Per bloccare un tredicenne devi verificare l'età di chiunque si iscrive — documenti o riconoscimento biometrico su piattaforme che già gestiscono male i dati. Una sorveglianza di massa per tutti, minori o no. E il risultato pratico è scarso: i ragazzi determinati useranno VPN, account falsi, il telefono di un fratello.

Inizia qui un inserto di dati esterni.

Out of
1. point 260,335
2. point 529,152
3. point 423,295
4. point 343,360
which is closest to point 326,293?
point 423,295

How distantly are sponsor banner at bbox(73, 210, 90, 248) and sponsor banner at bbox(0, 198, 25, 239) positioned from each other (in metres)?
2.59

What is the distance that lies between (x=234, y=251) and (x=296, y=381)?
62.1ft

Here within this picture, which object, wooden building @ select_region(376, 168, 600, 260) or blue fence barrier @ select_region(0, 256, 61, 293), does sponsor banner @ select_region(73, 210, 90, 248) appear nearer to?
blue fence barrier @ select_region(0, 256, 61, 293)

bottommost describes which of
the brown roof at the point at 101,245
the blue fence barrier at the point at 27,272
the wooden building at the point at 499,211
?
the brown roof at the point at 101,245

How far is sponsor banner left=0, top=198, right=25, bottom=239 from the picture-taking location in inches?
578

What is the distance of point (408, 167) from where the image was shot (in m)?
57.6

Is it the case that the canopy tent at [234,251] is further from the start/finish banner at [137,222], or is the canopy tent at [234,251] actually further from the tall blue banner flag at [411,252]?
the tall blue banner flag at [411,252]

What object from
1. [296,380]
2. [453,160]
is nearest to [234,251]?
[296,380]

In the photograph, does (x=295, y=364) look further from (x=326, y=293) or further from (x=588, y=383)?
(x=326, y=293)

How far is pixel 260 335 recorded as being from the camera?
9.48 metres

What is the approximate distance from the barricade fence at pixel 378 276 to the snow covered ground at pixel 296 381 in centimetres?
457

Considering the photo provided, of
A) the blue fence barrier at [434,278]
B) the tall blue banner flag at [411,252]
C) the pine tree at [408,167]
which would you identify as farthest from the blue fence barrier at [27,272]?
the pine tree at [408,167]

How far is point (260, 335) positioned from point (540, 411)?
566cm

Chi rispetta le regole resta solo escluso da uno spazio dove finirà comunque, senza aver mai imparato a gestirlo. È un approccio che genera solo malcontenti, con risultati più negativi che positivi.
L'alternativa: regolare l'esperienza digitale ed educare all'utilizzo
Il danno reale non viene dall'essere su Instagram a 13 anni, ma da come è costruito il prodotto: scroll infinito, autoplay, notifiche pensate per massimizzare il tempo speso, non il benessere. Vietare queste funzioni di default per i minori avrebbe più impatto di un controllo documenti generalizzato, senza toccare la privacy di tutti gli altri.
Non bandiamo le strade, insegniamo educazione stradale. Stesso principio: capire gli algoritmi, riconoscere la disinformazione, gestire la propria immagine online. Più utile di qualsiasi age verification.